Nella galleria orizzontale (30 metri di lunghezza per 2 di larghezza) che parte dal fondo e che conduce a uno stretto pozzo secondario, oltre ai non chiari segni/incisioni che furono al centro delle precedenti teorie storiche, si trovano alcune scritte tracciate da chi, durante la Seconda Guerra Mondiale, utilizzò questo spazio sotterraneo come rifugio durante i bombardamenti aerei.

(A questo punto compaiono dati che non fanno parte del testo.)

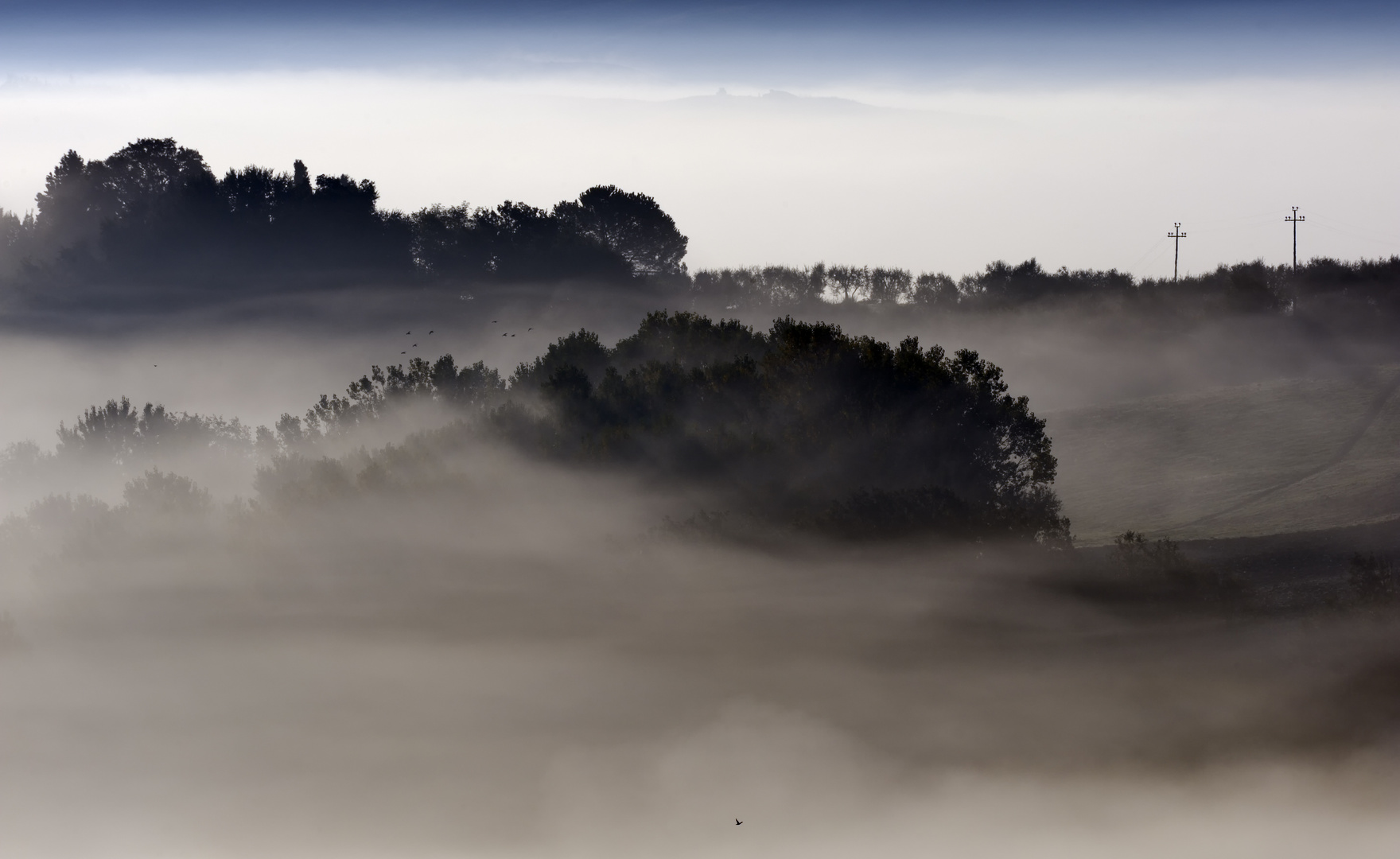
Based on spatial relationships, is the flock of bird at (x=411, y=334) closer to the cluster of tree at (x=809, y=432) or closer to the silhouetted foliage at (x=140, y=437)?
the silhouetted foliage at (x=140, y=437)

Uno degli ultimi grandi esploratori di questo sistema di raccolta delle acque, è il professore Pietro Todaro dell’Università di Palermo, esperto e studioso delle reti di accumulo e distribuzione delle acque, a cominciare dai sistemi palermitani. Lui stesso ha sottolineato che ancora bisogna comprendere l’epoca esatta dello scavo, chi commissionò il pozzo e tanti altri particolari compreso l’esatto funzionamento del pozzo in questione.

Una vicenda ancora da definire, come se la osservassimo con un obiettivo che non mette a fuoco l’immagine storica.

L’inserimento del pozzo in un percorso esplorativo sotterraneo archeologico-storico-geologico, come già avviene per alcuni tratti dei canali arabi della rete dei Qanat, sarebbe un ulteriore arricchimento dell’offerta turistica di Palermo. Ma non accade nulla…

Non c’è neppure una targa che racconti questo luogo, che ne esponga la funzione, neppure con un minimo di schema.